Как это было? – спросит поколенье.


А после не останется ни камня

В том месте, где ты был когда-то, город.

Огонь пожрет истории прикрасы,[10]

Как грошик из раскопок, станет память.

Но поражения твои вознаградятся.

Как знак того, что только речь – отчизна,

Вал крепостной тебе – твои поэты.


Поэт нуждался в доброй родословной.

От набожного цадика, к примеру.

Родители, Лассаля начитавшись,

Клялись Прогрессом и берлинской Lied

И выхолащивали красоту.

Бывали захудалей: из мещанства,

Из безземельной шляхты, даже немцы.


Не снилось им, гудя «Под пикадором»,

Как горек на укус лавровый лист.

Тувим на вечерах в глухих местечках

Кричал, раздувши ноздри: «Ça ira!»

Взрывался зал туземной молодежи

На ветхий звук запрошлого столетья.

Энтузиастов – тех из них, кто выжил, —

Тувим увидит на балу ГБ.

Кольцом замкнулась огненная цепь,

Бал у Сенатора[11] вовеки длится.


Весну, не Польшу поджидал весною,[12]

Топча былое, Лехонь-Герострат.

Однако жизнь его прошла в раздумьях

О слуцких поясах, о кармазине

Да о религии: не о католицизме,

Но – просто польской. Для национальной

Обедни он избрал в жрецы Ор-Ота.[13]


А что Слонимский, грустный, благородный?

Грядущее он пел, ему вверялся

И верил: по Уэллсу ли, иначе ль,

Но Царство Разума вот-вот наступит.

Под Небом Разума кровоточащим

Он и под старость внуков одарял

Надеждой бородатой: мол, увидят,

Как Прометей спускается с Кавказа.


Из камушков цветных слагал именье

Делам публичным чуждый Ивашкевич,

Поздней оратор, он же гражданин,

Суровой неизбежности покорный.

Релятивистом быть, ведь всё проходит,

И – стать герольдом доблестей славянских,

Чтоб слушать нам мужицкую капеллу, —

Есть меланхолия в такой судьбе.


Но одиночество в глуши заморской

Не лучше – разве что для честолюбья.

Извечен птичий крестик на снегу.

Не ранит время и не исцеляет.

В окно к Вежинскому заглянет сойка,

Сестрица голубая прикарпатской.

Такою-то ценой платить придется

За юность – за вино и за весну.[14]


Такой плеяды не было вовеки.

Но в речи их поблескивала порча.

Гармония у них пошла от мэтров.

В их обработках не было помину

О гомоне сыром простых вещей.


А там бурлило, там бродило глубже,

Чем достает отмеренное слово.

Тувим жил в ужасе, смолкал, кривился

С чахоточным румянцем на щеках.

И, как позднее честных коммунистов,

Он искушал тогдашних воевод.

Закашливался.
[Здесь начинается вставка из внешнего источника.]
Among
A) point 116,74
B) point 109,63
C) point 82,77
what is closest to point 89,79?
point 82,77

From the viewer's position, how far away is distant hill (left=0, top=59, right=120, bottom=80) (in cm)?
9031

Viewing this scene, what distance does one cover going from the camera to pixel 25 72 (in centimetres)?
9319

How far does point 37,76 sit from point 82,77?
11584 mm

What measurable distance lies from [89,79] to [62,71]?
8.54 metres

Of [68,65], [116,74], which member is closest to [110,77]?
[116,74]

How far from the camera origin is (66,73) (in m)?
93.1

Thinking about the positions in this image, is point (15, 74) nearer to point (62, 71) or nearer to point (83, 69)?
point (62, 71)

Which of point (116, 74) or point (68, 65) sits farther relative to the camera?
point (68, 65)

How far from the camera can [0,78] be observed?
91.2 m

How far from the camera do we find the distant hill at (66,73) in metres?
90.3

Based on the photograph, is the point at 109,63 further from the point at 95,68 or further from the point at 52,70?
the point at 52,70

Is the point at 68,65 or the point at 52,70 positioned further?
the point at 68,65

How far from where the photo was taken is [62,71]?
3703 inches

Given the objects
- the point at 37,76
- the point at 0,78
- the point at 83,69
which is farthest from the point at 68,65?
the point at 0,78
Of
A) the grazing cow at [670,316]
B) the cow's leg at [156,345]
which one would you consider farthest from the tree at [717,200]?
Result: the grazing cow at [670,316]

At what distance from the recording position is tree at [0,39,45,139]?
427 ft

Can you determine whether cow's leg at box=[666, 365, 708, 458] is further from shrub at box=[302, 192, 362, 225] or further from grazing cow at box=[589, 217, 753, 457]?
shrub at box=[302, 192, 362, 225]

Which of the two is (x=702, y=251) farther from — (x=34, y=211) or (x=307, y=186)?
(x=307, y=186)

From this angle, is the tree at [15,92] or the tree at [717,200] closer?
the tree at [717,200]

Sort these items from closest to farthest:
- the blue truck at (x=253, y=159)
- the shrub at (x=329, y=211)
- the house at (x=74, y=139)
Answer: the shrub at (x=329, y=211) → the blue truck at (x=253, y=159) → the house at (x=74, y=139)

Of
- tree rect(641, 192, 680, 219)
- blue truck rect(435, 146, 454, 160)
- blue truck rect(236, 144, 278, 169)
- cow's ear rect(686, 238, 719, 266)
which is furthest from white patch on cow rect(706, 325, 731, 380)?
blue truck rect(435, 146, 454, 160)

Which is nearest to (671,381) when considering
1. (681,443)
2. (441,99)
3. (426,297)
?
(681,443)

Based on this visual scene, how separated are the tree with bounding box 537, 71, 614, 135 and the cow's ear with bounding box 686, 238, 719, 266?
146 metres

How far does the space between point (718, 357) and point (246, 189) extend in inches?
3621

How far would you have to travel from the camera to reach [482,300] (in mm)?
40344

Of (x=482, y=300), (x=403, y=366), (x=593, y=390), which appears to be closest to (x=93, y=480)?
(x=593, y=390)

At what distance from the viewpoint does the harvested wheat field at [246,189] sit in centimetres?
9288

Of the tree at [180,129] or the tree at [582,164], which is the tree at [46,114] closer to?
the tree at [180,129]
В крике был второй,

Замаскированный: что общество людское

Само уже есть чудо из чудес,

Что мы едим, и говорим, и ходим,

А вечный свет для нас уже сияет.


Как те, что в радостной, пригожей деве

Скелет узрели, с перстнем на фаланге, —

Был Юлиан Тувим. Поэм он жаждал.

Но мыслил он – как рифмовал, банально,

Истертым ассонансом прикрывая

Видения, которых он стыдился.


Кто белою рукою в этом веке

Усеивает строчками бумагу,

Тот слышит плач и стук несчастных духов,

Закрытых в ящике, в стене, в кувшине

И тщащихся дать знать, что их рукой

Любой предмет из хаоса был добыт,

Часы тоски, отчаянья, муки

В нем поселились и уж не исчезнут.

Тогда пугается перо держащий,

Неясное питает отвращенье,

Былую ищет обрести невинность,

Но ни к чему рецепты и заклятья.

Вот отчего младое поколенье

Умеренно любило тех поэтов,

Им почести воздав, но не без гнева.

Оно с тех пор программно заикалось:

Заика-де высказывает смысл.

Не в милости у них был и Броневский,

Хоть что-то – необузданно, подпольно —

Слагал в стихи для пролетариата.

Однако дубликат Весны Народов —

В конце концов такое же бельканто.


А им мерещился Уитмен новый.

В толпе извозчиков и лесорубов

Он превращал бы повседневность в солнце.

Вибрируя в рубанках и долотах,

На всю-то он вселенную сиял бы.


Авангардистов было очень много.

Достоин восхищенья только Пшибось.

В труху распались нации и страны,

А Пшибось тем же Пшибосем остался.

Ему безумье сердца не изъело.

По-человечески его легко понять.

В чем его тайна? В Англии Шекспира

Уже возник такой помпезный стиль,

Что признавал метафоры и только.

В душе был Пшибось рационалистом.

В эмоциях не выходил за рамки

Разумной социальной единицы.

Равно ему чужды печаль и юмор.

Хотел он раскрутить статичный образ.


Авангардисты, в общем, заблуждались,

По краковскому старому обряду

Приписывая слову ту серьезность,

Что не снесет оно, не став смешным.

Но, челюсти сжимая, замечали,

Что говорят они натужным басом

И что мечта их о народной силе —

Уловка устрашенного искусства.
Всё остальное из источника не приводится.